Supplied passage -

··········

• Court Refuses to Permit Discount of Medicare Reimbursements Where Tort Plaintiff Settles Underlying Case for Less Than Actual Damages Sustained
  • October 26, 2012
  • Law Firm: Fineman Krekstein Harris P.C. - Philadelphia Office
  • In Mason v. Sebelius, No. 11-2370, 2012 U.S. Dist. LEXIS 106522 (D.N.J. Jul. 31, 2012), the court denied the plaintiff’s motion for reconsideration of its dismissal of his action to recover reimbursements made to Medicare. Plaintiff was injured in a slip-and-fall accident. He incurred medical expenses totaling $2,500, which were initially paid by Medicare. The tort action was settled for $40,000 and voluntarily dismissed. Thereafter, CMS sought reimbursement of a discounted portion of the medical care costs it paid on plaintiff’s behalf.

    In his motion for reconsideration, the plaintiff sought a determination that CMS was only entitled to reimbursement of a fraction of the medical costs as a proportionate share of his total recovery. Plaintiff argued that the court should apply Arkansas Dept. of Human Svcs. v. Ahlborn, 547 U.S. 268 (2006) to the MSP Act and hold that CMS is only entitled to seek a discounted amount of reimbursement. The court disagreed with plaintiff’s argument finding that the Ahlborn decision does not apply in the Medicare context. The court relied on the Sixth Circuit’s decision in Hadden v. United States, 661 F.3d 298 (6th Cir. 2011), which found that Ahlborn was based on the specific language of the Medicaid statute and, therefore, inapplicable in the Medicare context. Analyzing the language of 42 U.S.C. § 1395y(b)(2)(B)(ii), the court concluded that the scope of a beneficiary’s “responsibility” for payment of “items or services included” in a claim for reimbursement encompasses “all of his medical expenses.”

··········

Things to do -
• 1. Sum up the Medicare reimbursement case summary in two sentences.
• 2. Pick up the Medicare reimbursement case summary after its last sentence and write what comes next.

Spatial grounding data:
··········

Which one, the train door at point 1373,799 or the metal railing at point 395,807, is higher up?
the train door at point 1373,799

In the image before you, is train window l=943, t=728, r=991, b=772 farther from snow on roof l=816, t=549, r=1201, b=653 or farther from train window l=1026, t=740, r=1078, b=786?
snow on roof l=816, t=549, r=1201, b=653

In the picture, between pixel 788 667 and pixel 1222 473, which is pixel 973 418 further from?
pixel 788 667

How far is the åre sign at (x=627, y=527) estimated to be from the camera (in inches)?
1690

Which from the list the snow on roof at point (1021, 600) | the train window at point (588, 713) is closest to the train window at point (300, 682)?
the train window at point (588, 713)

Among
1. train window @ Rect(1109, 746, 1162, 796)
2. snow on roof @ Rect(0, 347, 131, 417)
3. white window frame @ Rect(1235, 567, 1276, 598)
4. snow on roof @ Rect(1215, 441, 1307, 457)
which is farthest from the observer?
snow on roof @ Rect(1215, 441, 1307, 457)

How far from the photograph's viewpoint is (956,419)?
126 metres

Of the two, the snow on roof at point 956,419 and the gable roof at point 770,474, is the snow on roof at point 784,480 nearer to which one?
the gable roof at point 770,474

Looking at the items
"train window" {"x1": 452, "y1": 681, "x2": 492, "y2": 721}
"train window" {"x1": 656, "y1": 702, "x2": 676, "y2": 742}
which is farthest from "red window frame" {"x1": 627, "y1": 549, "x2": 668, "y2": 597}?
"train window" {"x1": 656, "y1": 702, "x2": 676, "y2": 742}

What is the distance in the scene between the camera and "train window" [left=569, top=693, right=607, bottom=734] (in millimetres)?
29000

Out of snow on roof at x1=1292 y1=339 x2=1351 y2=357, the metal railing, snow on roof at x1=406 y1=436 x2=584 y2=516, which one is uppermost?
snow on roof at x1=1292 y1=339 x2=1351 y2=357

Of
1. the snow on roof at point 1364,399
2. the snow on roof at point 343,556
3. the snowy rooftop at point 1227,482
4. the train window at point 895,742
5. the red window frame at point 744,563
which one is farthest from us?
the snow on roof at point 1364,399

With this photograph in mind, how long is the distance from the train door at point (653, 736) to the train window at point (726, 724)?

··········

Task responses -
• 1. In Mason v. Sebelius, the court denied a plaintiff's motion for reconsideration after he settled his slip-and-fall suit for $40,000 and asked that CMS recover only a fraction of the $2,500 in medical costs Medicare had paid, as a proportionate share of his total recovery. Relying on the Sixth Circuit's decision in Hadden, the court found that Ahlborn, which rested on the specific language of the Medicaid statute, does not apply in the Medicare context, and that a beneficiary's responsibility for reimbursement covers all of his medical expenses.

• 2.
    Decisions by various courts continues to reinforce the position CMS is entitled to a full recovery of its conditional payment regardless of the fact that a beneficiary’s settlement can be significantly reduced to reflect the defendant’s exposure under tort liability concepts. Such a position hampers the settlement process because Medicare beneficiaries will fear that Medicare will claim the entire settlement award, and insurance carriers will be unwilling to pay any more than what they value settlement to be in order to cover the entire Medicare lien and potential future Medicare liens.